**PROBLEM A**
Translate this sentence from the piece on the Lucifer and Arrow finales into Spanish: "As promised, Oliver was there waiting for her, ready to spend the rest of eternity with her."
**PROBLEM B**
Check each statement against the piece on the Lucifer and Arrow finales. Answer yes or no for each, and quote the words that settle it.
(i) Oliver Queen left his wife and infant daughter behind to join the Monitor.
(ii) Arrow's series finale is titled "Crisis on Infinite Earths."
(iii) Felicity Smoak spent about ten years raising her daughter alone.
**PROBLEM C**
From the piece on the Lucifer and Arrow finales, output the passage that begins with the words containing "The series finale of" and ends with "prevent a paradox.". Copy it without changes.

**DOCUMENT EXCERPT**

Warning: The following contains SPOILERS for the series finales of Lucifer and Arrow.

The series finale of Lucifer seems to have taken its ending from Arrow, with both Chloe Decker and Felicity Smoak having to wait for decades before joining the love of their life in the afterlife. Ironically, the reasons for this had much higher stakes in the Arrowverse, where Oliver Queen left his wife and infant daughter behind to join the cosmic being known as the Monitor in saving the Multiverse. Lucifer Morningstar was similarly forced to abandon a pregnant Chloe in order to keep his word and close a time-loop to prevent a paradox.

The final season of Arrow acted as both an introduction to the Crisis on Infinite Earths event that established the new Arrowverse setting of Earth-Prime and a capstone for the series that started it all. Arrow's series finale, "Fadeout," ended with a callback to the season 7 finale where Felicity Smoak, having spent nearly two decades raising her daughter alone, was met by the Monitor, who fulfilled his promise to reunite Felicity and Oliver at the appropriate time. The final scene showed Felicity stepping through a portal and into what appeared to be Moira Queen's old office at Queen Consolidated, which was the first place where Oliver Queen had seen the love of his life. As promised, Oliver was there waiting for her, ready to spend the rest of eternity with her.

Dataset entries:
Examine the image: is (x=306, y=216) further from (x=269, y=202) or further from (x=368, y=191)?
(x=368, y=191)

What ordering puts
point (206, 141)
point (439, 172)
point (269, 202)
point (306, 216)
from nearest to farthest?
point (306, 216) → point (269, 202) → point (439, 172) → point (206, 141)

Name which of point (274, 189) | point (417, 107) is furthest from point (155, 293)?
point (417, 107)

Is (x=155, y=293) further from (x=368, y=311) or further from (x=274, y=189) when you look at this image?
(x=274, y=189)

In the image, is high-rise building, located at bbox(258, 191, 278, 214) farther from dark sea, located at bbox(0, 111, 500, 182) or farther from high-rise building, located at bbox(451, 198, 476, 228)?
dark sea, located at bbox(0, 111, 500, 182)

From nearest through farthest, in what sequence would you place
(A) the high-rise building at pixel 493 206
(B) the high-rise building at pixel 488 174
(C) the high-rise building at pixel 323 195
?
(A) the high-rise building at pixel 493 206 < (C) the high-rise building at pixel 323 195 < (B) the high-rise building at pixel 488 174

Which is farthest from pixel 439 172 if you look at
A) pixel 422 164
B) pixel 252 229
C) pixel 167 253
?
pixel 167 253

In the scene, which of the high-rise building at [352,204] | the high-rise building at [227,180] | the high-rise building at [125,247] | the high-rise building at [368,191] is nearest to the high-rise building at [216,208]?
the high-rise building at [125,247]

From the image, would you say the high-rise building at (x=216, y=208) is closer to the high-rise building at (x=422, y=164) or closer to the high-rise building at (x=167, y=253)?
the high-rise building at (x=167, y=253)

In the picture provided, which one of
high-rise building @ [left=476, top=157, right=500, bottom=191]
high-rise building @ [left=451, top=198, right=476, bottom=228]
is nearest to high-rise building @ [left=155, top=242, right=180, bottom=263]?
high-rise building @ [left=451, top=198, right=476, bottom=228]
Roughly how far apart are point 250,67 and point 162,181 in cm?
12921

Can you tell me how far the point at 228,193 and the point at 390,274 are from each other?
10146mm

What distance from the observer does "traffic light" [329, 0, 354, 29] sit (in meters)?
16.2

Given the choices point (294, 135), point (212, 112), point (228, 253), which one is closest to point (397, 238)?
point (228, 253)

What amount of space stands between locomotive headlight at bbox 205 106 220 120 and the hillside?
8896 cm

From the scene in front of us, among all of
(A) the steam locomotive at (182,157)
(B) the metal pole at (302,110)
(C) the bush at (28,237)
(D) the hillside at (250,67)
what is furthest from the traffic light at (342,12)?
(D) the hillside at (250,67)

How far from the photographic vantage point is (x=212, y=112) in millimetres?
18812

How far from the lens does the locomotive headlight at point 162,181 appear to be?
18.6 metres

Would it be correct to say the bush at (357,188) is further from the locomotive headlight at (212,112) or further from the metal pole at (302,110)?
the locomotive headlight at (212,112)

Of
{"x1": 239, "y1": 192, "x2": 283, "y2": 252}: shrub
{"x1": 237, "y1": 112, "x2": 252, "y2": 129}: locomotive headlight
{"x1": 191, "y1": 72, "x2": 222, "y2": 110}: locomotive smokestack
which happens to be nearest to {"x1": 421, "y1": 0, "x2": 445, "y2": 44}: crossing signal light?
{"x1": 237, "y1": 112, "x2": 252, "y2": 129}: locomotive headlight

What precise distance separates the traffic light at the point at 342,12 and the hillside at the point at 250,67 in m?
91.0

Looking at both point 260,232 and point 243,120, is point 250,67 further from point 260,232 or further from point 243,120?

**TASK RESULT A**
Como se había prometido, Oliver estaba allí esperándola, listo para pasar el resto de la eternidad con ella.

**TASK RESULT B**
(i) Yes: "Oliver Queen left his wife and infant daughter behind to join the cosmic being known as the Monitor in saving the Multiverse"
(ii) No: "Arrow's series finale, "Fadeout,""
(iii) No: "having spent nearly two decades raising her daughter alone"

**TASK RESULT C**
The series finale of Lucifer seems to have taken its ending from Arrow, with both Chloe Decker and Felicity Smoak having to wait for decades before joining the love of their life in the afterlife. Ironically, the reasons for this had much higher stakes in the Arrowverse, where Oliver Queen left his wife and infant daughter behind to join the cosmic being known as the Monitor in saving the Multiverse. Lucifer Morningstar was similarly forced to abandon a pregnant Chloe in order to keep his word and close a time-loop to prevent a paradox.